# YOUR OBJECTIVE
Once you find the line containing "who becomes rich (trivia quiz)" in the data below, copy it and each following line exactly, up to and including the line containing "2015 Ford Ranger", and nothing else.

************

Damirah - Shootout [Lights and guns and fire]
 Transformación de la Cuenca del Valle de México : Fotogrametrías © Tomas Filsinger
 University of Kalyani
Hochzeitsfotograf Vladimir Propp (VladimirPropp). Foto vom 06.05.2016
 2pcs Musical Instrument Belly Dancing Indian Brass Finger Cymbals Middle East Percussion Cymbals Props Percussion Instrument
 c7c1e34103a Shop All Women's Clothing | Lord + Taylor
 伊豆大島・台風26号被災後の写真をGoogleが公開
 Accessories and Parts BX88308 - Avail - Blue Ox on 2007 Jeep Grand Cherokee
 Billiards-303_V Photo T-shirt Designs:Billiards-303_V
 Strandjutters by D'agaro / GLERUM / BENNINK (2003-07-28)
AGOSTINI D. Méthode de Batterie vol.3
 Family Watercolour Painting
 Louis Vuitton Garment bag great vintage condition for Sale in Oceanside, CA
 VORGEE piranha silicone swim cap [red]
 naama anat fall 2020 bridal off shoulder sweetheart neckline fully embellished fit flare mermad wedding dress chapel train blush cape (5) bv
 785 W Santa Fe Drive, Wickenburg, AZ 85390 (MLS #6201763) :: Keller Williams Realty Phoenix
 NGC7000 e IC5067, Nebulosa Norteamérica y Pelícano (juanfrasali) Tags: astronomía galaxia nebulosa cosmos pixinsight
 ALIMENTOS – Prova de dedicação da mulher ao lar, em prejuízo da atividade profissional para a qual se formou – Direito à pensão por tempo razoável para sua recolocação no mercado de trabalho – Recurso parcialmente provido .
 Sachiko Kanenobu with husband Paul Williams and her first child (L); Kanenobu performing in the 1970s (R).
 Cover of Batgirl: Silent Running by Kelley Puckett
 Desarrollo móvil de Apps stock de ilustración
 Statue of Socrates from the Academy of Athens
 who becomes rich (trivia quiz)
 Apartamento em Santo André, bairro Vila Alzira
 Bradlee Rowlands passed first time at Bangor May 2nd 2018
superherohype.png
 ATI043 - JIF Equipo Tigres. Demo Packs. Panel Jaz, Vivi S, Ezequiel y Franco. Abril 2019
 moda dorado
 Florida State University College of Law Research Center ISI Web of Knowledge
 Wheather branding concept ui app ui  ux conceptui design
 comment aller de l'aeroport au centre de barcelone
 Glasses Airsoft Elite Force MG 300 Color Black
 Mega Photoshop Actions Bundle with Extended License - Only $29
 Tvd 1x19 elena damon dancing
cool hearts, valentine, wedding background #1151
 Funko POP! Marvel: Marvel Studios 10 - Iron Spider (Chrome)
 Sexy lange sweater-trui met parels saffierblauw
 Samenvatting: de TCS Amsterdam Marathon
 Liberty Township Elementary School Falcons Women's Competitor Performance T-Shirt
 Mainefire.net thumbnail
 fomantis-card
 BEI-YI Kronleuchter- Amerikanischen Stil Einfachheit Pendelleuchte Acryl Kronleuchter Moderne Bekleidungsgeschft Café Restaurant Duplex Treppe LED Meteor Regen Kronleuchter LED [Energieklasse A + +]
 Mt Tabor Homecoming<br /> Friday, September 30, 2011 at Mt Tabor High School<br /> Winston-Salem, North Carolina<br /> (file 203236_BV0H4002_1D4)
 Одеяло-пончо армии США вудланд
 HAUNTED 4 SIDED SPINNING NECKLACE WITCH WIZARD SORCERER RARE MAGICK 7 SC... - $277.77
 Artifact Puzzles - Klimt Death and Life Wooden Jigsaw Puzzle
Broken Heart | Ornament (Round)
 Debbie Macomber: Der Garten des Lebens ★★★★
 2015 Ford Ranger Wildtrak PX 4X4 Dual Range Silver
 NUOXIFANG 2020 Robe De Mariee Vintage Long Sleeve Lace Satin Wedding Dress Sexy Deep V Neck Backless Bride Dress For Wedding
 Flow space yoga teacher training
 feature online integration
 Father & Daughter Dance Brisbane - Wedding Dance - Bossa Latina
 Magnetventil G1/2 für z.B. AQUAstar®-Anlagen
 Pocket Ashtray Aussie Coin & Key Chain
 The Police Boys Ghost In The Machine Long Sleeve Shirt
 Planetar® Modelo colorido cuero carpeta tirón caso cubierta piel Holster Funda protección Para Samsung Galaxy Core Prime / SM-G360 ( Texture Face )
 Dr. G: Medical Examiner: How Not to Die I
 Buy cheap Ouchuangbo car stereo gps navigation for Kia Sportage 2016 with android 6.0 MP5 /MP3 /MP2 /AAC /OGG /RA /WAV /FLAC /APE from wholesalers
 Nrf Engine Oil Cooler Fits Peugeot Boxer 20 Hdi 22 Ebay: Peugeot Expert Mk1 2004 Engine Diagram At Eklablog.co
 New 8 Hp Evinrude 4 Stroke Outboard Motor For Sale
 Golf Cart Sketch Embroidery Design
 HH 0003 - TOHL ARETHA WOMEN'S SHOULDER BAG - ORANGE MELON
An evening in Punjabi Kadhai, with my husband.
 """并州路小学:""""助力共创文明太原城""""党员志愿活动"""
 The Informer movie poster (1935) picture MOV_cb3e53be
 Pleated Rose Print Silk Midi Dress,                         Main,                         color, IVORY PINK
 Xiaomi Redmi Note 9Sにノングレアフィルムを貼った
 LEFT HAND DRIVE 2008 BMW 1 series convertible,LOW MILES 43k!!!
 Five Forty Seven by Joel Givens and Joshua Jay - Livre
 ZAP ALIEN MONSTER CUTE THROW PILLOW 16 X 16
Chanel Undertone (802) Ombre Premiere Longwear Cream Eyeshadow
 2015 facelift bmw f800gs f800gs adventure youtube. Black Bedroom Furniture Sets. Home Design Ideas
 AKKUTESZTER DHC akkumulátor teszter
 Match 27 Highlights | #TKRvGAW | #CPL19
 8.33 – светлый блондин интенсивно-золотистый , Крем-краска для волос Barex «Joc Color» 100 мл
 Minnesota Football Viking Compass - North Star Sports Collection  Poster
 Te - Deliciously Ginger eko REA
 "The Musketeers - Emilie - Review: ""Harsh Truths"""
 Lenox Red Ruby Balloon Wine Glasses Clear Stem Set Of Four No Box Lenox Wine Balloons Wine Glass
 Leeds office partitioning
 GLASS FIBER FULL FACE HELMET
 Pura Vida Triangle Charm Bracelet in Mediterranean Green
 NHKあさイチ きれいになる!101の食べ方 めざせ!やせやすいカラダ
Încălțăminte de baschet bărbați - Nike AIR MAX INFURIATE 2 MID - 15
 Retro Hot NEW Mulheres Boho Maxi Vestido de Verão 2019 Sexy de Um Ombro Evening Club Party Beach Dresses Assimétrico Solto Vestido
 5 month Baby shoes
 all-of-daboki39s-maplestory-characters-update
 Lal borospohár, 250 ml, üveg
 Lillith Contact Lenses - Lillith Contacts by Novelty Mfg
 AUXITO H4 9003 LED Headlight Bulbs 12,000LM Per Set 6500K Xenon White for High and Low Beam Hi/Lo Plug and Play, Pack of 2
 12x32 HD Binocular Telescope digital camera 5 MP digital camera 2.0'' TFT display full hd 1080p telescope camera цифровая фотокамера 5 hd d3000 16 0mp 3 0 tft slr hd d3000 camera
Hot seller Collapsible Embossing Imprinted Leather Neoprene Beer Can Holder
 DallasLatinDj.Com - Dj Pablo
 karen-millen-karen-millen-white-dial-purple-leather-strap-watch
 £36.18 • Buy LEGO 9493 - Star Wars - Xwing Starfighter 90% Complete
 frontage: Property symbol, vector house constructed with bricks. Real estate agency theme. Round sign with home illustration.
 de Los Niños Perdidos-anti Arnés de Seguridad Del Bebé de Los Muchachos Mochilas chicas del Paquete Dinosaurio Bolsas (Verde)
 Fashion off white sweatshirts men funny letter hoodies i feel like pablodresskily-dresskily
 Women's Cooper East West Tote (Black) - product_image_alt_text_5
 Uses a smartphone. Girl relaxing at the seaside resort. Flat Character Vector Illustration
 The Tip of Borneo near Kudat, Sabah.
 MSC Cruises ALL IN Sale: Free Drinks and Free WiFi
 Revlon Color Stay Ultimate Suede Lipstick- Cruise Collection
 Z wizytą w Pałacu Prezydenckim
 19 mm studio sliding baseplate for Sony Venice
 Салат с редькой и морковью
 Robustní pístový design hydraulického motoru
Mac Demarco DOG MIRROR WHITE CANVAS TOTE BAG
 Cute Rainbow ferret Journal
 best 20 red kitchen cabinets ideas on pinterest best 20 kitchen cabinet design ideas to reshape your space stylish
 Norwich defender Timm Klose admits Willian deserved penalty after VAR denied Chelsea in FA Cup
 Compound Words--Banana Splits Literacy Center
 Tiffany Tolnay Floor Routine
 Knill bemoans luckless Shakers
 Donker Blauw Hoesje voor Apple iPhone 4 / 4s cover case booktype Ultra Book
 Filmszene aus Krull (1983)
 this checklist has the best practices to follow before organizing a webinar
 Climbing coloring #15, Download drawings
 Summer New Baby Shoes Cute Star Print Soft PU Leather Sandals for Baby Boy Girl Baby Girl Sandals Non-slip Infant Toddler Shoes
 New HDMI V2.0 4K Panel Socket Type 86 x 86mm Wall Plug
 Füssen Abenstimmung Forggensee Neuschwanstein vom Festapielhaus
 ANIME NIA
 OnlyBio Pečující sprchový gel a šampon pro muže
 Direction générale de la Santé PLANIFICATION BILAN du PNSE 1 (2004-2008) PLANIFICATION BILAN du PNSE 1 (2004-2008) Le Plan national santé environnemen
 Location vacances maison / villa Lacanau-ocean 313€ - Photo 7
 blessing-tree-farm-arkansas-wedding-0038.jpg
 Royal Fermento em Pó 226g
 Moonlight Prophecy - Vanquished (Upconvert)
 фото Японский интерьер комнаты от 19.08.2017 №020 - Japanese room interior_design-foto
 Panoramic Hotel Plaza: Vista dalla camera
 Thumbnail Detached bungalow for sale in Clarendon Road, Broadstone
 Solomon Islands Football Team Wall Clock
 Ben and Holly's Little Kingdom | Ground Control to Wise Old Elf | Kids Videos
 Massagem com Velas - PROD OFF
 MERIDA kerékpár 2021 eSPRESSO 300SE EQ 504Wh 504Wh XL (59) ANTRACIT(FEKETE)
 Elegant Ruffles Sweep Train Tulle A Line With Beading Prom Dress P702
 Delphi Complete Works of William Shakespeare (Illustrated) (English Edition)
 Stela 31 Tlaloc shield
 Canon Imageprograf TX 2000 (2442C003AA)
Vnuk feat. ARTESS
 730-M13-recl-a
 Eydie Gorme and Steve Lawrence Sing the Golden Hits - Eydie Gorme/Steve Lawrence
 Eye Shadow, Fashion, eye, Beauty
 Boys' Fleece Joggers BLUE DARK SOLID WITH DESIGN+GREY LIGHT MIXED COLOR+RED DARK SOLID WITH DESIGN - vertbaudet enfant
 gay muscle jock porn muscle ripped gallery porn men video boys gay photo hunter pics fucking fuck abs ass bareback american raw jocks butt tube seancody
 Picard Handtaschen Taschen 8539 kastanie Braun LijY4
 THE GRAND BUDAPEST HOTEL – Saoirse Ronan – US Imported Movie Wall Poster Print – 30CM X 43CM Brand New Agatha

************

# EXPECTED ANSWER
 who becomes rich (trivia quiz)
 Apartamento em Santo André, bairro Vila Alzira
 Bradlee Rowlands passed first time at Bangor May 2nd 2018
superherohype.png
 ATI043 - JIF Equipo Tigres. Demo Packs. Panel Jaz, Vivi S, Ezequiel y Franco. Abril 2019
 moda dorado
 Florida State University College of Law Research Center ISI Web of Knowledge
 Wheather branding concept ui app ui  ux conceptui design
 comment aller de l'aeroport au centre de barcelone
 Glasses Airsoft Elite Force MG 300 Color Black
 Mega Photoshop Actions Bundle with Extended License - Only $29
 Tvd 1x19 elena damon dancing
cool hearts, valentine, wedding background #1151
 Funko POP! Marvel: Marvel Studios 10 - Iron Spider (Chrome)
 Sexy lange sweater-trui met parels saffierblauw
 Samenvatting: de TCS Amsterdam Marathon
 Liberty Township Elementary School Falcons Women's Competitor Performance T-Shirt
 Mainefire.net thumbnail
 fomantis-card
 BEI-YI Kronleuchter- Amerikanischen Stil Einfachheit Pendelleuchte Acryl Kronleuchter Moderne Bekleidungsgeschft Café Restaurant Duplex Treppe LED Meteor Regen Kronleuchter LED [Energieklasse A + +]
 Mt Tabor Homecoming<br /> Friday, September 30, 2011 at Mt Tabor High School<br /> Winston-Salem, North Carolina<br /> (file 203236_BV0H4002_1D4)
 Одеяло-пончо армии США вудланд
 HAUNTED 4 SIDED SPINNING NECKLACE WITCH WIZARD SORCERER RARE MAGICK 7 SC... - $277.77
 Artifact Puzzles - Klimt Death and Life Wooden Jigsaw Puzzle
Broken Heart | Ornament (Round)
 Debbie Macomber: Der Garten des Lebens ★★★★
 2015 Ford Ranger Wildtrak PX 4X4 Dual Range Silver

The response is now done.